- Exercise prompt
Return exactly the lines from the start of the records below through the line containing "Roger Ballen, Children", both ends included, and leave out the pictures.

Stored data below:

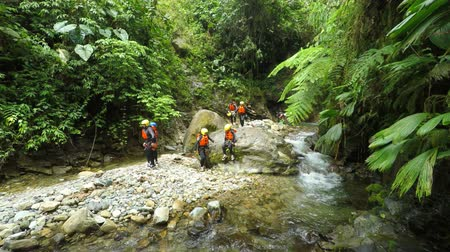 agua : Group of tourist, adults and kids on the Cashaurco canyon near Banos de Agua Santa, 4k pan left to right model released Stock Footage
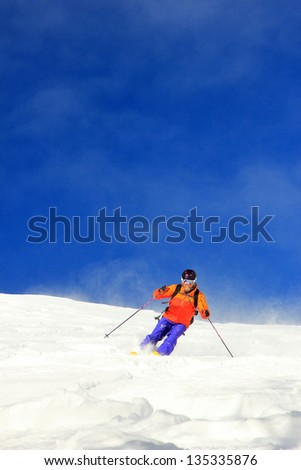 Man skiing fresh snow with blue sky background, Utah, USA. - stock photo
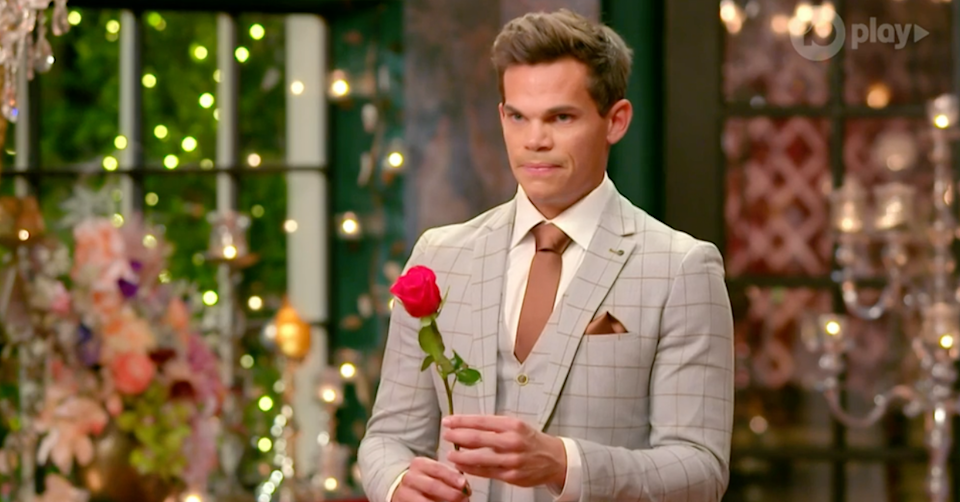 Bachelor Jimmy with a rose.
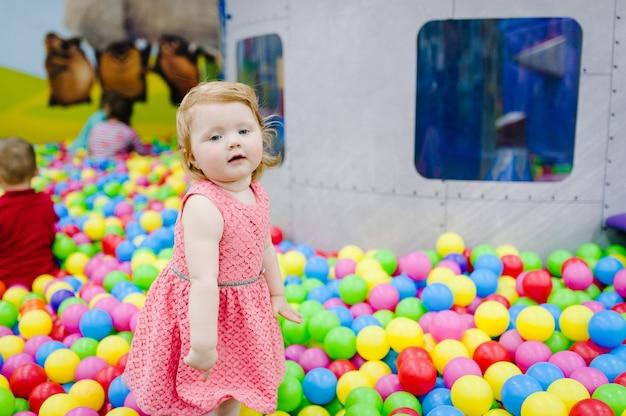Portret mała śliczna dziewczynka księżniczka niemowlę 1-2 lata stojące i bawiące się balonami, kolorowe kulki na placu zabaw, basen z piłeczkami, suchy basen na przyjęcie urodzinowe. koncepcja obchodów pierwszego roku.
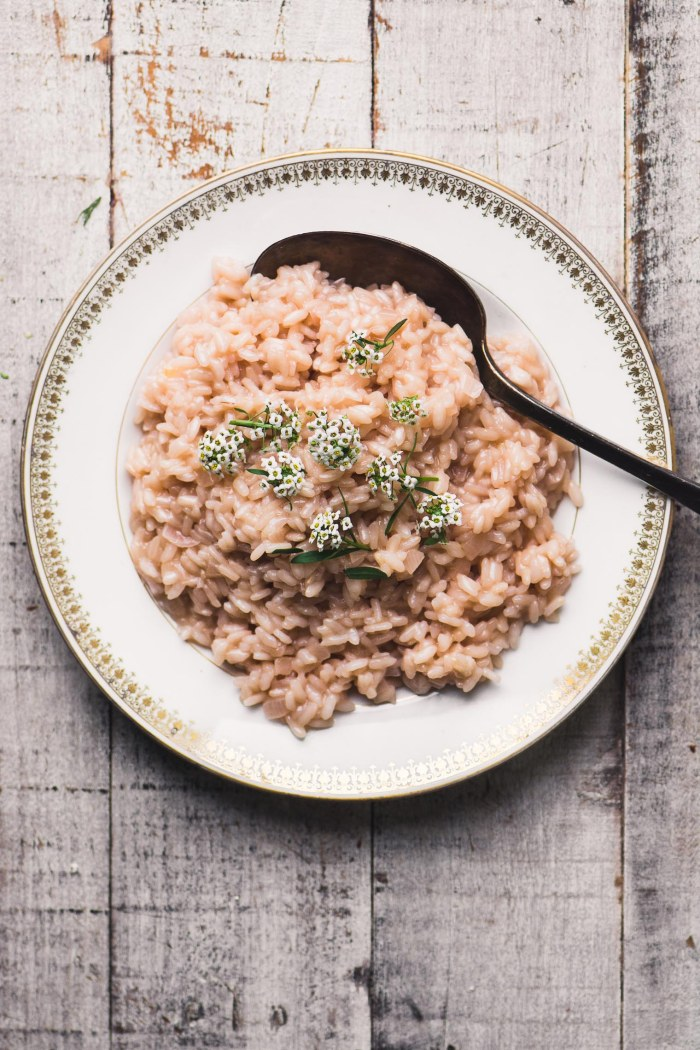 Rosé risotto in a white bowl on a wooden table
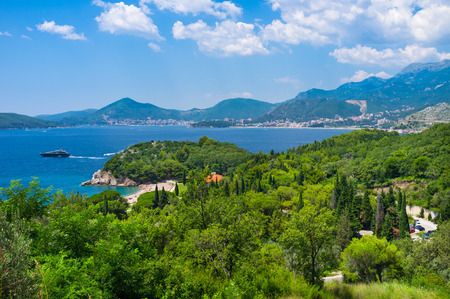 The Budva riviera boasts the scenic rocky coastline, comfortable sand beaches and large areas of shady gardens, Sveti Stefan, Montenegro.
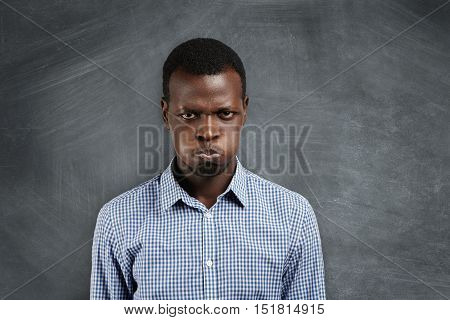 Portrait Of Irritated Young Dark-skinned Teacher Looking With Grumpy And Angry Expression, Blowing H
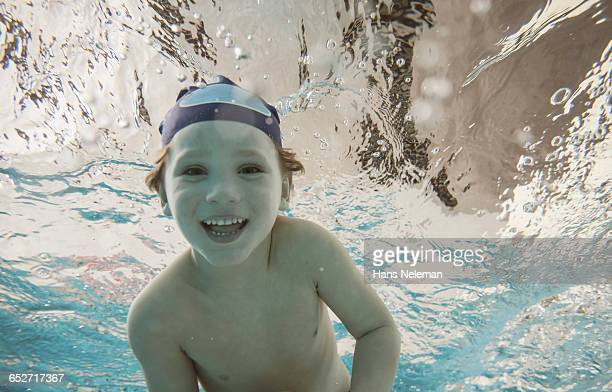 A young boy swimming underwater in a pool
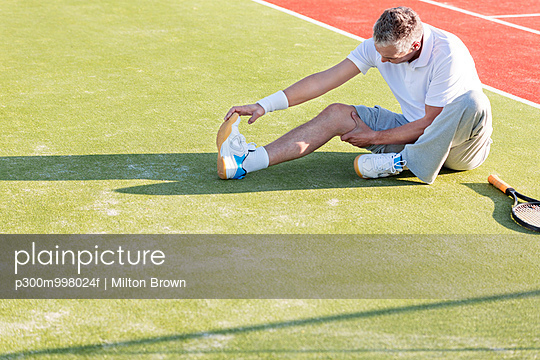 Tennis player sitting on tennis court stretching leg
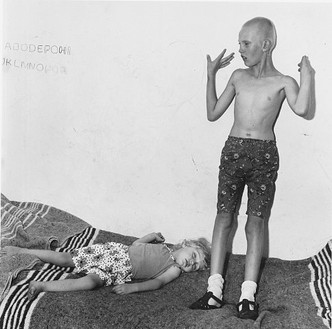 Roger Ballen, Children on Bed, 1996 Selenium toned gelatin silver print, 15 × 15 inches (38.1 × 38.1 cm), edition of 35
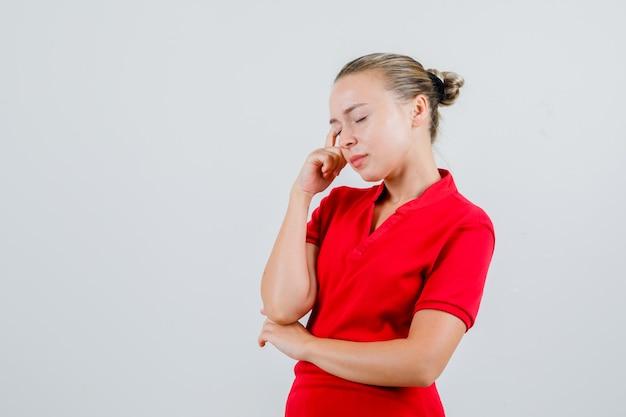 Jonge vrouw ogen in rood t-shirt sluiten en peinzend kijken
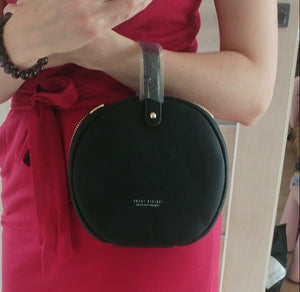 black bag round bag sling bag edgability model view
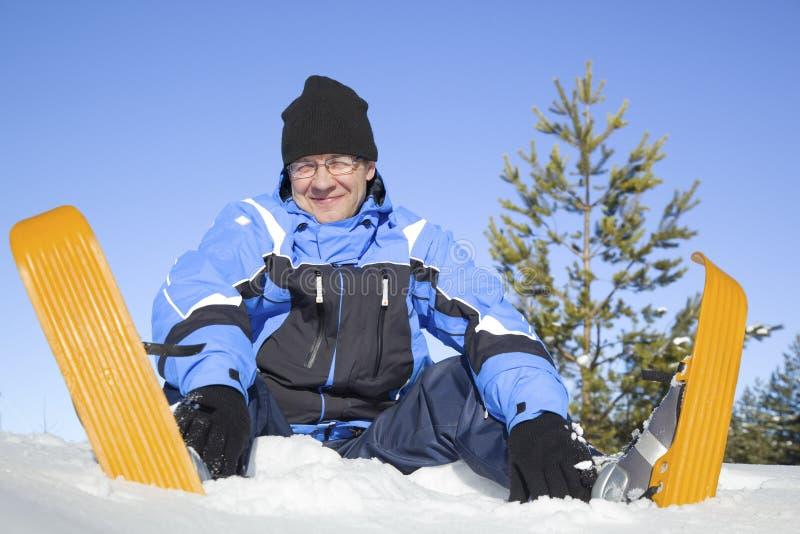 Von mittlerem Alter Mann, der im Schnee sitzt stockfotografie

End of Stored data.

- Response area
 agua : Group of tourist, adults and kids on the Cashaurco canyon near Banos de Agua Santa, 4k pan left to right model released Stock Footage
 Man skiing fresh snow with blue sky background, Utah, USA. - stock photo
 Bachelor Jimmy with a rose.
Portret mała śliczna dziewczynka księżniczka niemowlę 1-2 lata stojące i bawiące się balonami, kolorowe kulki na placu zabaw, basen z piłeczkami, suchy basen na przyjęcie urodzinowe. koncepcja obchodów pierwszego roku.
 Rosé risotto in a white bowl on a wooden table
 The Budva riviera boasts the scenic rocky coastline, comfortable sand beaches and large areas of shady gardens, Sveti Stefan, Montenegro.
 Portrait Of Irritated Young Dark-skinned Teacher Looking With Grumpy And Angry Expression, Blowing H
 A young boy swimming underwater in a pool
 Tennis player sitting on tennis court stretching leg
 Roger Ballen, Children on Bed, 1996 Selenium toned gelatin silver print, 15 × 15 inches (38.1 × 38.1 cm), edition of 35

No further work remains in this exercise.